Somehow during his tenure as SOUTHCOM commander, current EUCOM commander and Supreme Allied Commander Europe Admiral James G. Stavridis, found time to pen a 292 page book on the United States’ relationship with Central America (except Mexico), South America, and the Caribbean. The book was just published by NDU press and is available for free on their website.

Stavridis’ book, Partnership For The Americas, is not your typical command memoir; rather it reads more like a manifesto on the potential of soft power in US-South relations. His main takeaway point: “We are all in this together”.

The book covers a range of topics, from counter-narcotics operations to innovation in the Department of Defense, but of particular interest to me is the Admiral’s chapter on health engagement. Specifically, the role he argues medical diplomacy can play in a combatant command:

“It may seem at first incongruous for a combatant command, even one which strives to be as interagency-oriented and forward-leaning as U.S. Southern Command, to be engaged in efforts to improve public health. And perhaps it is, particularly if that is how our engagement efforts are expressed or viewed. If, however, we restructure our strategic approach and message to convey that we subscribe to the understanding that “public health” plays a vitally important role in maintaining long-term stability, then we can restate our strategic objectives more along the lines of removing and/or reducing health issues as a potential factor to increased likelihood of conflict. Thus, our continuing commitment to engaging in what some have termed “medical diplomacy” becomes inherently synchronized with our previously stated strategic goals to promote security, enhance stability, and allow for economic prosperity.” (Stavridis 2010, 140)

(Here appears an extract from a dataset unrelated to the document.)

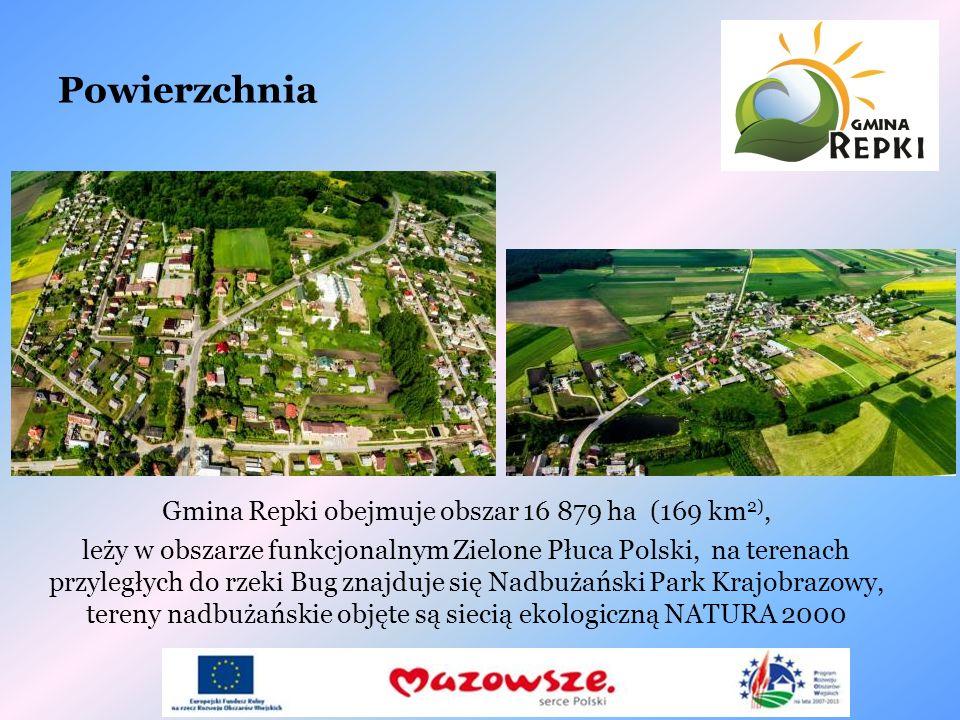 Powierzchnia Gmina Repki obejmuje obszar 16 879 ha (169 km 2), leży w obszarze funkcjonalnym Zielone Płuca Polski, na terenach przyległych do rzeki Bu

This is not something you would expect to read from a man occupying the same office as Eisenhower and Ridgway. However, Stavridis is absolutely correct. While the core competency of the American military will always be combat operations, there are a growing number areas where United States interests and goodwill can best be secured through soft power, including health diplomacy. In an ideal world these tasks would be the responsibility of USAID and the Department of State, but, to adapt a phrase from former Defense Secretary Donald Rumsfeld: you advance US interests with the agencies you have, not the agencies you want. And if you can do so with hospital ships instead of gunboats, all the better.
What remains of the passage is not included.